The string of attacks on women walking alone at night occurred between October 1996 and February 1997.
The case broke when Higgins’ car was observed in the Ogden City Cemetery, parked oddly in the vicinity of his last rape. When contacted by police, he claimed he was in the cemetery at the time visiting his grandfather’s grave.
But when taken to the cemetery site, he could not locate the grave when asked to do so by Ogden Detective Dave Lucas, now retired.
Higgins was sentenced to 30 years to life in prison by 2nd District Judge Parley Baldwin, now retired.
Still on the job is Chief Deputy Weber County Attorney Gary Heward, the lead prosecutor against Higgins.

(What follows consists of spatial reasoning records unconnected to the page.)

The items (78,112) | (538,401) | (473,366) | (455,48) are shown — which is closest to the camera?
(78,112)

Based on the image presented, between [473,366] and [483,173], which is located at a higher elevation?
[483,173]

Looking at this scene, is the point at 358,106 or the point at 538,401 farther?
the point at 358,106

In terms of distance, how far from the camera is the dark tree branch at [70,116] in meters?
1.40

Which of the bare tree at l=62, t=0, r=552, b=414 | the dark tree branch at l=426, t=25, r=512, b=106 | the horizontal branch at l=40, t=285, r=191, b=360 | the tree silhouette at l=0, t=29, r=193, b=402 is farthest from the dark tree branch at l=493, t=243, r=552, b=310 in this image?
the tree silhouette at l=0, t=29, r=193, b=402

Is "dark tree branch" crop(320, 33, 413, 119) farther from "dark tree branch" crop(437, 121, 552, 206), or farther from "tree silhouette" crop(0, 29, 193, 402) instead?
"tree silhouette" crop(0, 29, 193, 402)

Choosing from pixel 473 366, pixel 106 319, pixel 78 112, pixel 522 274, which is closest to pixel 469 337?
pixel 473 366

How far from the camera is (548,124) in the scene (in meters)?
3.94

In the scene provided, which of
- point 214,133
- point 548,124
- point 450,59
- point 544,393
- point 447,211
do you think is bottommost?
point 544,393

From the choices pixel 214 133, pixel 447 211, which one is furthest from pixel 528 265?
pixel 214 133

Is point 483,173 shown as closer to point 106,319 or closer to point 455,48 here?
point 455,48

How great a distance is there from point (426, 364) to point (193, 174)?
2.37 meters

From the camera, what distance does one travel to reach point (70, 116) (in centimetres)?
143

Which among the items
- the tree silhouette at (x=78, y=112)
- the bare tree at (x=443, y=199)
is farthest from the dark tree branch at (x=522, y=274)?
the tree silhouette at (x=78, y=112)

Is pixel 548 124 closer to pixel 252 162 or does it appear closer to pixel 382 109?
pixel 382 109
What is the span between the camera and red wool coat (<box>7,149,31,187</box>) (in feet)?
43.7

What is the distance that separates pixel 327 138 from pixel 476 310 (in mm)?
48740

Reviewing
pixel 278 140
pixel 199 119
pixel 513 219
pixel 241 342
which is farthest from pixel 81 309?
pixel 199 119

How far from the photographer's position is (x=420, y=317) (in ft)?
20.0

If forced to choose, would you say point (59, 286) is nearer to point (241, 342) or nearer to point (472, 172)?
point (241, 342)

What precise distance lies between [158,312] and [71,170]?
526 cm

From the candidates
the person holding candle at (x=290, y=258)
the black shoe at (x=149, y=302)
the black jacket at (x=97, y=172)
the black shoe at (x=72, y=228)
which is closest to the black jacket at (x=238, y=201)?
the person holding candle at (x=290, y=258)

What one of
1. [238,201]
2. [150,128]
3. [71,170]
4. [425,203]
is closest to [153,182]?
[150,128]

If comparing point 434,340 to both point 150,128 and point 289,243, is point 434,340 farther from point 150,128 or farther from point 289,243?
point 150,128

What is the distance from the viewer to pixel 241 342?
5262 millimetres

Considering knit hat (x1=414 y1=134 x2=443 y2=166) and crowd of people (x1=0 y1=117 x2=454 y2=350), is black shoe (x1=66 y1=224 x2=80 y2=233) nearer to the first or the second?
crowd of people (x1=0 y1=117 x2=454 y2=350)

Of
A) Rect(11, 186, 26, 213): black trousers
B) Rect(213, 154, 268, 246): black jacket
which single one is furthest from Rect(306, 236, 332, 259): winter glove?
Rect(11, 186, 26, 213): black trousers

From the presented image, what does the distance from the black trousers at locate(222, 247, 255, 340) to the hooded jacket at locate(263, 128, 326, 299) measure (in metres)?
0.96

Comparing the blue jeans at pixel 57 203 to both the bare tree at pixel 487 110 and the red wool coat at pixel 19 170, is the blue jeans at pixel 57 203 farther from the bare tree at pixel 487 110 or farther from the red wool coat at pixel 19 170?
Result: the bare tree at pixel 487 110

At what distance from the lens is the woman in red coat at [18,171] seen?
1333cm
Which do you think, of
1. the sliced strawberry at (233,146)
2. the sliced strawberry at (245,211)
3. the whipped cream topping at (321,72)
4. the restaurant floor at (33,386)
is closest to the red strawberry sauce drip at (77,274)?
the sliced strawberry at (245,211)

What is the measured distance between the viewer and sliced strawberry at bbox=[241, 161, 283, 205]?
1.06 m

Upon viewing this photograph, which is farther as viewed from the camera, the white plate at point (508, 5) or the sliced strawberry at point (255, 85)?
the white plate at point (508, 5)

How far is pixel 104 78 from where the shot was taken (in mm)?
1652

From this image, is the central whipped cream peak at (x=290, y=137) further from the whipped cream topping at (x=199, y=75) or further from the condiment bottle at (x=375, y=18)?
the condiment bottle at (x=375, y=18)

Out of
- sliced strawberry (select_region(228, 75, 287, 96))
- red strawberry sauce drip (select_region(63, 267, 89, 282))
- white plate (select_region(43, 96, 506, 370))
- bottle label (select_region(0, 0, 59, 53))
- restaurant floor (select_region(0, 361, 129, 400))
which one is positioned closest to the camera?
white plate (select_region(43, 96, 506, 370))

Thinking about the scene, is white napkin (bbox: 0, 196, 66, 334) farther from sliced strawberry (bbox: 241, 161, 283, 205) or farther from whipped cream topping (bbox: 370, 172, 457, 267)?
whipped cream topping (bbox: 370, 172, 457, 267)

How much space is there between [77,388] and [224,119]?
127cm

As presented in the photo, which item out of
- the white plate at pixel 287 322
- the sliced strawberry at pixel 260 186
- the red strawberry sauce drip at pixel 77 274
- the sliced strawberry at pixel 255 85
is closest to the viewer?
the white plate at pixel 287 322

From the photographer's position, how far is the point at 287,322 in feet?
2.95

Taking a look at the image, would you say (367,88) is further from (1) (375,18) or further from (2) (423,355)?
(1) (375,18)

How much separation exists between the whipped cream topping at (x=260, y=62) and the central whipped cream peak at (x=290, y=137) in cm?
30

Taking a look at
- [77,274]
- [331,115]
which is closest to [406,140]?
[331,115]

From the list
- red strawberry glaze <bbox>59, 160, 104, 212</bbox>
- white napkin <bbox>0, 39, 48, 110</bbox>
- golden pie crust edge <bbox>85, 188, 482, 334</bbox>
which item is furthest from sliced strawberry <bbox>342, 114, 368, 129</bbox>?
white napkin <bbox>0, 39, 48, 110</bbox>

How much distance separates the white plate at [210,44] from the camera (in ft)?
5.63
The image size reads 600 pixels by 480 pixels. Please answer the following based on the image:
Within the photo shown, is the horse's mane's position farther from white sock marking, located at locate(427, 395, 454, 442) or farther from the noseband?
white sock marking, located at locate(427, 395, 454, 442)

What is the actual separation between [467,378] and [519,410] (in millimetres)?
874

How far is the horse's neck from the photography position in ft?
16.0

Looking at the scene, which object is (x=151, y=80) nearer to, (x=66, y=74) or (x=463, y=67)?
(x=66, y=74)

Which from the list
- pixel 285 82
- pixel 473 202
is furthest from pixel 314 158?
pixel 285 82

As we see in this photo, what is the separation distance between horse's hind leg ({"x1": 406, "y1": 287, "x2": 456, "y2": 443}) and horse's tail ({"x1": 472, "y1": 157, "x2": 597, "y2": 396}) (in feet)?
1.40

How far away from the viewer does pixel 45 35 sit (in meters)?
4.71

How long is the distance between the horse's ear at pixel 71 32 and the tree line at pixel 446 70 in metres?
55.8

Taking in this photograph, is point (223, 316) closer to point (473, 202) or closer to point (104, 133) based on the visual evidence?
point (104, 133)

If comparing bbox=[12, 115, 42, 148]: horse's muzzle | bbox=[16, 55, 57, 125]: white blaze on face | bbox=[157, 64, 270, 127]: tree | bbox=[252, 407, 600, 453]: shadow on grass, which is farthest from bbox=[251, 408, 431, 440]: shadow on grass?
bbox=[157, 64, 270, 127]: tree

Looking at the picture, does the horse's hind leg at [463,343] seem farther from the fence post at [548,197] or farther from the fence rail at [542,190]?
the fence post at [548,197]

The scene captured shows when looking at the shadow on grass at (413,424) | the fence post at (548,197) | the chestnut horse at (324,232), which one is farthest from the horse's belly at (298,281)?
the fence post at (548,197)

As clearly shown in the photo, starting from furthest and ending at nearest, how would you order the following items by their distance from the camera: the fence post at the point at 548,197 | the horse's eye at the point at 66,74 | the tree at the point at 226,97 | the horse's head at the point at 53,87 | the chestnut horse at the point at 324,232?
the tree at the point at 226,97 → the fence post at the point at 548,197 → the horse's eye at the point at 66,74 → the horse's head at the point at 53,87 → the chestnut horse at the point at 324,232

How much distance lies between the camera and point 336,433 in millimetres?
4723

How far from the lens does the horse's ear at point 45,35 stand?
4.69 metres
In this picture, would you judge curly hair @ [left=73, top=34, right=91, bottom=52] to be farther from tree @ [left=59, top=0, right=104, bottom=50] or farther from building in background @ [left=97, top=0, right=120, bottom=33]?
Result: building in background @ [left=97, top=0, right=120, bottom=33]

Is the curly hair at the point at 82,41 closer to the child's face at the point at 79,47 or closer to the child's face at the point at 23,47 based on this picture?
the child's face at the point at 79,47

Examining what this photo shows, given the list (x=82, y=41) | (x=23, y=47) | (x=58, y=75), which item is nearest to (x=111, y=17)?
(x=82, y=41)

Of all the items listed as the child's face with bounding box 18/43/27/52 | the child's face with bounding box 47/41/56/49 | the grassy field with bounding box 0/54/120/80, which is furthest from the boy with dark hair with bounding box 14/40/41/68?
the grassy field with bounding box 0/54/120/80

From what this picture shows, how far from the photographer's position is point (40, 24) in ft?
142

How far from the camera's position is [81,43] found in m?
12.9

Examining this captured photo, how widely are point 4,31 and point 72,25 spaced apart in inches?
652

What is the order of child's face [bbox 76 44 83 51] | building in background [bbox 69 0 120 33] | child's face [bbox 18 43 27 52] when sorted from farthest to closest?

“The guy should never be on the outside of a prison wall for the rest of his life,” Heward said. “At least not until he’s a very elderly gentleman.”
Heward is skeptical of rehabilitation for the serial rapist. Utah is one of the few states that still has indeterminate sentencing, he said, meaning prison terms come with a range, such as five years to life, meant to provide incentive for inmates for possible early release.
“That is tied to a belief that rehabilitation is possible,” he said. “But most states have gone away from that because the only thing that changes them is they get old and tired of being in prison.”
Blanchard said he wasn’t surprised that only one of Higgins’ victims showed up at the hearing to speak against Higgins’ release.
“A lot of time has passed. I’m sure they would like to keep some distance from what happened. And that is understandable.”